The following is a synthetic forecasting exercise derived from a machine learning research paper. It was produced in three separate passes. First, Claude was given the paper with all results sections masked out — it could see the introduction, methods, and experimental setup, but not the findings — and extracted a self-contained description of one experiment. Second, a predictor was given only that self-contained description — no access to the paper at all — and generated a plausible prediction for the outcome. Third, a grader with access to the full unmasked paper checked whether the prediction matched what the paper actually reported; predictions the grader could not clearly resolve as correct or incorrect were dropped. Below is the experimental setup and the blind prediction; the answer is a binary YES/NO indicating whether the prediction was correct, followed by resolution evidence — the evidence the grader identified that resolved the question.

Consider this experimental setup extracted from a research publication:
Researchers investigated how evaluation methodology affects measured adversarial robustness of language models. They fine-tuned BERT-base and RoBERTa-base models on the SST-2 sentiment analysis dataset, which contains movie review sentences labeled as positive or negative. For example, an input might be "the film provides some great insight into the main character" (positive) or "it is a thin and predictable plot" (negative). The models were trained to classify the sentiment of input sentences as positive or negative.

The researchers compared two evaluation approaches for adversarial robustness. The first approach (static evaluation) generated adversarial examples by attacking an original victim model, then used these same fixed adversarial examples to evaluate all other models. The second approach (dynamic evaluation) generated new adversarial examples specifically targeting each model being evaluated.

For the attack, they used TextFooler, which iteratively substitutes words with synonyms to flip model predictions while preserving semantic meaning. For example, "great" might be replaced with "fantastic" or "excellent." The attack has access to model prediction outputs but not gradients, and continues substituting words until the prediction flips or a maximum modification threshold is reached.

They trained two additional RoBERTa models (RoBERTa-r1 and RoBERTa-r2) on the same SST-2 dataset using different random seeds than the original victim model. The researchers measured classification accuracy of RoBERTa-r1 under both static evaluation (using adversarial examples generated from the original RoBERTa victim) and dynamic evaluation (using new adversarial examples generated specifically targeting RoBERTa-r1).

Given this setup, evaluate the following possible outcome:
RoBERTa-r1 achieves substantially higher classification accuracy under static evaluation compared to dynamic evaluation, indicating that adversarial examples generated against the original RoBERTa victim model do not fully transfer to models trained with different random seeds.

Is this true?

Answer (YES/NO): YES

· · · · ·

◆ **What the exercise asks**: Out of the data above, return each line where the word "evaluation" can be found.

◆ **Written solution**:
Researchers investigated how evaluation methodology affects measured adversarial robustness of language models. They fine-tuned BERT-base and RoBERTa-base models on the SST-2 sentiment analysis dataset, which contains movie review sentences labeled as positive or negative. For example, an input might be "the film provides some great insight into the main character" (positive) or "it is a thin and predictable plot" (negative). The models were trained to classify the sentiment of input sentences as positive or negative.
The researchers compared two evaluation approaches for adversarial robustness. The first approach (static evaluation) generated adversarial examples by attacking an original victim model, then used these same fixed adversarial examples to evaluate all other models. The second approach (dynamic evaluation) generated new adversarial examples specifically targeting each model being evaluated.
They trained two additional RoBERTa models (RoBERTa-r1 and RoBERTa-r2) on the same SST-2 dataset using different random seeds than the original victim model. The researchers measured classification accuracy of RoBERTa-r1 under both static evaluation (using adversarial examples generated from the original RoBERTa victim) and dynamic evaluation (using new adversarial examples generated specifically targeting RoBERTa-r1).
RoBERTa-r1 achieves substantially higher classification accuracy under static evaluation compared to dynamic evaluation, indicating that adversarial examples generated against the original RoBERTa victim model do not fully transfer to models trained with different random seeds.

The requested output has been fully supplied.